全体的に『君愛』よりも本作『僕愛』の方が映画的な面白さは勝っているように思われる。ただ、二作全体での大きな物語の主導権を握っているのは確実に『君愛』の方で、『僕愛』単体だと終盤で『君愛』要素が突然放り込まれるような構成となっているため、『君愛』の面白さは『僕愛』ありきのものと言える。そういった意味で、個人的には鑑賞順序は『君愛』→僕愛』を強く勧めたいところだ。
最後に余談だが、本作では明示されないものの、暦と和音が進学する大学は確実に九州大学理学部だと思われる。短いシーンながら、理学部のある伊都キャンパスの坂の多い地形や、理学部棟の建物内部のレイアウトが、かなり本物に近く再現されていたので、卒業生としてはかなり感動モノであった。
スペンサー ダイアナの決意
1991年、エリザベス女王の私邸にイギリス王室が集ったクリスマスを舞台に、ダイアナ妃の苦悩を描く作品。本作はストレスの映像化とも言える作品に仕上がっている。イギリス王室のありとあらゆるしきたりやスキャンダル、パパラッチに疲弊しきったダイアナ妃を演じる主演のクリステン・スチュワートの演技は、壮絶と形容すべき凄まじさである。その演技は立ち姿一つをとってもひと目で明らかに体調がおかしいと分かる痛々しさであり、摂食障害で衰弱しきった状態と捌け口のないストレスで今にも爆発しそうな状態をグラグラと行ったり来たりする不安定なダイアナを熱演している。本作では、音楽とカメラが彼女のこの演技を的確にサポートしており、作品への没入感を飛躍的に高めている。これらが合わさることで、観客はサンドリンガム・ハウスの窒息しそうな空気と、そこから飛び出した後の晴れ渡る空のような清々しさを実に深く追体験することができる。

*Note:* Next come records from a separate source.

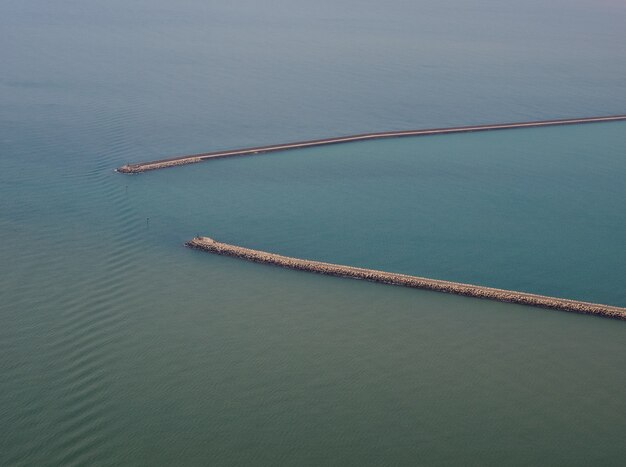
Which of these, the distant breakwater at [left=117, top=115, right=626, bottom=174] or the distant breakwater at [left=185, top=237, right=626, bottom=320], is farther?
the distant breakwater at [left=117, top=115, right=626, bottom=174]

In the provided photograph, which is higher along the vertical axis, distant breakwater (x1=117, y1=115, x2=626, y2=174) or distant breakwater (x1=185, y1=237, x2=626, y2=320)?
distant breakwater (x1=117, y1=115, x2=626, y2=174)

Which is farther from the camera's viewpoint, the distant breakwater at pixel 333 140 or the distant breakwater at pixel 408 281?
the distant breakwater at pixel 333 140

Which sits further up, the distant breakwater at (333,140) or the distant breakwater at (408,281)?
the distant breakwater at (333,140)

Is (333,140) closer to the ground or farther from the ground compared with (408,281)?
farther from the ground

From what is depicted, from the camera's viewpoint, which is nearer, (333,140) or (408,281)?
(408,281)
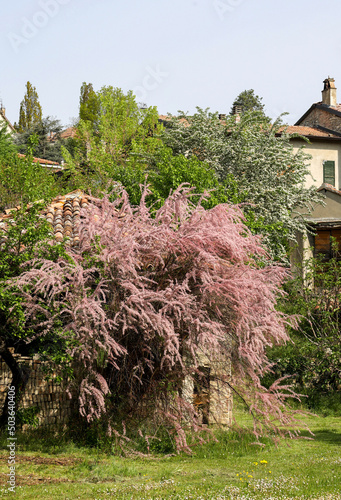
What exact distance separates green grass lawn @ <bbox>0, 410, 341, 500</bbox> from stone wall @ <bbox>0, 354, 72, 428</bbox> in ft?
Result: 2.72

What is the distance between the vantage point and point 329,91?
144ft

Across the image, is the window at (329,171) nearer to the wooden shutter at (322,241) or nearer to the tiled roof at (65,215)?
the wooden shutter at (322,241)

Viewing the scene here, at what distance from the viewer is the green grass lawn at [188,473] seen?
312 inches

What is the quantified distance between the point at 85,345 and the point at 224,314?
2.95m

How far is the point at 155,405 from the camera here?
11.6 meters

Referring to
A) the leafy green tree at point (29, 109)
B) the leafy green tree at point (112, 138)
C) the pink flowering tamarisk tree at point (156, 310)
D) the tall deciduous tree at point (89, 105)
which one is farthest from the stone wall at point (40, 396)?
the leafy green tree at point (29, 109)

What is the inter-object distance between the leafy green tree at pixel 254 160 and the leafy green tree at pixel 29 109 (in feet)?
149

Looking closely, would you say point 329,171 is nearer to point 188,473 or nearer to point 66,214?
point 66,214

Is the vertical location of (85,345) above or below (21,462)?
above

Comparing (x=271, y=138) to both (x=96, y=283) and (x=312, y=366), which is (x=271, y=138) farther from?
(x=96, y=283)

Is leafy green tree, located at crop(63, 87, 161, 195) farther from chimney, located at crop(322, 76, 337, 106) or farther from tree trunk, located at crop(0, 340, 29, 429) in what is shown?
tree trunk, located at crop(0, 340, 29, 429)

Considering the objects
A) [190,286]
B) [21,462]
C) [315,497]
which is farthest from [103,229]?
[315,497]

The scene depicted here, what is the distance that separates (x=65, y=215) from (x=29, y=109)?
188ft

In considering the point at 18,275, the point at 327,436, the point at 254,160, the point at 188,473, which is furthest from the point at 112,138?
the point at 188,473
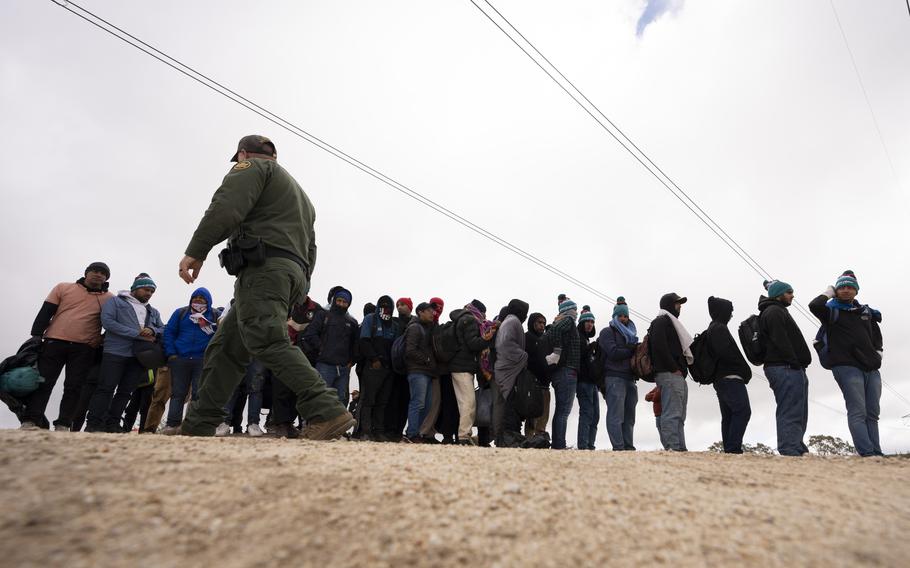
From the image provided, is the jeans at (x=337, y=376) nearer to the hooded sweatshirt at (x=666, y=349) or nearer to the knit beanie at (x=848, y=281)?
the hooded sweatshirt at (x=666, y=349)

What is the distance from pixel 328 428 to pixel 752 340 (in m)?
4.84

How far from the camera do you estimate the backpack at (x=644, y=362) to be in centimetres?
640

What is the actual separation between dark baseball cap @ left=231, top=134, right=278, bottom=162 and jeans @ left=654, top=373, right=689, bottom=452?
4914mm

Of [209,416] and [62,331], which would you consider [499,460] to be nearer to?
[209,416]

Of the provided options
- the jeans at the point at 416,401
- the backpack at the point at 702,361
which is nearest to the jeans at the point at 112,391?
the jeans at the point at 416,401

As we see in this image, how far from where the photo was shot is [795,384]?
17.8ft

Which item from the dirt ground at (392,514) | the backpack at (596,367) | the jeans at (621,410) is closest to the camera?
the dirt ground at (392,514)

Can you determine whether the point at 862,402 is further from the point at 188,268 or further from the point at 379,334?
the point at 188,268

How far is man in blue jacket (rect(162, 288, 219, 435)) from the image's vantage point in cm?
627

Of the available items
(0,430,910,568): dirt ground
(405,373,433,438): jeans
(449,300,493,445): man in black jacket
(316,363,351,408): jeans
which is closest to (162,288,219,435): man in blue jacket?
(316,363,351,408): jeans

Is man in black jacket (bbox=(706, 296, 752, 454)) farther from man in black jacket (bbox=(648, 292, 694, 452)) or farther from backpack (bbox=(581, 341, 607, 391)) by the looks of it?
backpack (bbox=(581, 341, 607, 391))

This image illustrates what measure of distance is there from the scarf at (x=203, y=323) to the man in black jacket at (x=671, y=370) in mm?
5457

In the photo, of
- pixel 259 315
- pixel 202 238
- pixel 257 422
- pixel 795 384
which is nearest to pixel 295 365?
pixel 259 315

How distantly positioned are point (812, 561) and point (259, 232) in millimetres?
3455
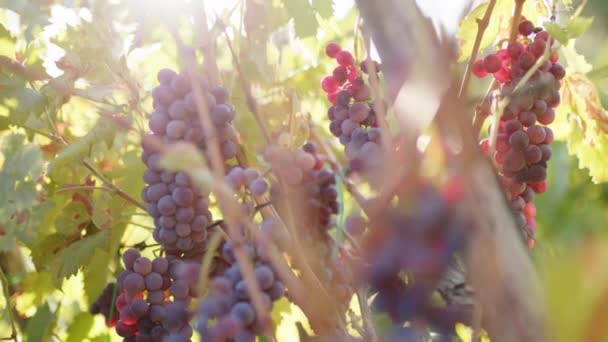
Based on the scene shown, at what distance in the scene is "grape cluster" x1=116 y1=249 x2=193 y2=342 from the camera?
0.75 meters

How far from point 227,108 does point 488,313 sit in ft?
1.72

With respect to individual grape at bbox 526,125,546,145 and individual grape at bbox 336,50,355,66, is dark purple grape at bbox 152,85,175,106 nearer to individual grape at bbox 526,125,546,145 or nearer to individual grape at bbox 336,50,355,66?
individual grape at bbox 336,50,355,66

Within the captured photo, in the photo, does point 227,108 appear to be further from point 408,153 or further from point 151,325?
point 408,153

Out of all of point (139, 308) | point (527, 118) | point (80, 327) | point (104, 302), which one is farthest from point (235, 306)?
point (80, 327)

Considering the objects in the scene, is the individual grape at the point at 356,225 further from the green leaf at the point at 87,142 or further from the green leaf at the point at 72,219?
the green leaf at the point at 72,219

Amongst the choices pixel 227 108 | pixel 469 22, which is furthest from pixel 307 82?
pixel 227 108

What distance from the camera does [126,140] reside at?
1.09m

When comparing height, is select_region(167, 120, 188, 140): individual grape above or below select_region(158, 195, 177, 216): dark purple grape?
above

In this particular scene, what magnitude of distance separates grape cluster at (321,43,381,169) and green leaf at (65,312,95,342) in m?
0.54

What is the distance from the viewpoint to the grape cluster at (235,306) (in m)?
0.56

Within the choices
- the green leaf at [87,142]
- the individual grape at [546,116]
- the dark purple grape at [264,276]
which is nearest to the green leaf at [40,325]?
the green leaf at [87,142]

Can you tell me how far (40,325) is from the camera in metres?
1.16

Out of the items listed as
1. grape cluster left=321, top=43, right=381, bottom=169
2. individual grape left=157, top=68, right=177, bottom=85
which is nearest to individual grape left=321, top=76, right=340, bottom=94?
grape cluster left=321, top=43, right=381, bottom=169

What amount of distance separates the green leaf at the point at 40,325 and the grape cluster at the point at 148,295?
40cm
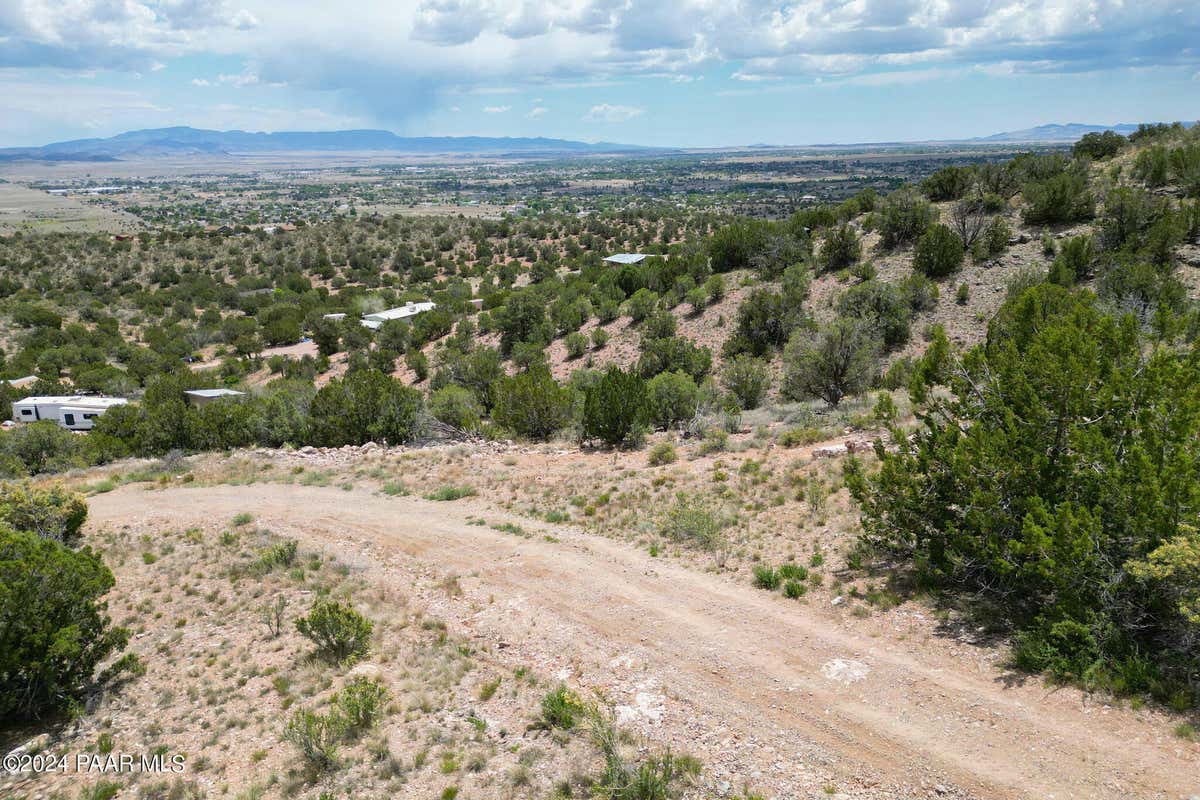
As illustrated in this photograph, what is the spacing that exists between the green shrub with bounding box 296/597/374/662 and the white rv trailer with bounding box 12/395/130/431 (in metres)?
31.1

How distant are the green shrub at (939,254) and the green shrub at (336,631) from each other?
2951cm

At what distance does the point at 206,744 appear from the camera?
346 inches

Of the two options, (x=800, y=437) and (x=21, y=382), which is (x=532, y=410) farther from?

本作の美点は分かりやすく嫌な登場人物を置いたり、ショッキングな事件を描写したりしていない点である。本作では何人かの使用人がネームドキャラとして登場するが、その誰もが粛々と自身に課せられた仕事をこなす人物として描かれており、王室のルールにガチガチに縛られてはいても、ダイアナに対して悪意を持つキャラクターとして描かれていない。また、本作はダイアナがすでに様々なトラブルで摩耗しきったところからスタートするため、一部を除いて、彼女の人生における大きなトラブルは台詞でフォローされる程度となっている。その代わりにダイアナを苦しめるのは、王室の異様で形式張った様々なルールやしきたりである。食事ごとに決められた衣装を着るよう強要され、食事の時間になると執拗に部屋に使用人が呼び出しに来る。そういったシーンが何度も何度も繰り返され、王室での息の詰まる生活が丹念に描写される。こういった表立ったシーン以外にも、冒頭の軍が宮廷に恭しく食材を始まるシーンしかり、劇中何度も挿入されるキッチンでの料理人たちの厳格なミーティングのシーンしかり、とにかく人々がルールに縛られているシーンが劇中に散りばめられており、ダイアナの感じるイギリス王室での張り詰めたような息苦しさが実に丁寧に演出されている。
本作では殊更悪く描かれる人物はいないと述べたが、実際には劇中で一人だけ明らかに行動に問題があり、そして、明らかに嫌な奴として描かれている人物がいる。ここに制作陣の強い意思とイギリス国民が広く持っているであろうその人物への明確な悪印象が感じ取れるのだが、まさか、この映画の本国での公開から程なくして、その人物がイギリス国王に即位してしまうとは皮肉なものである。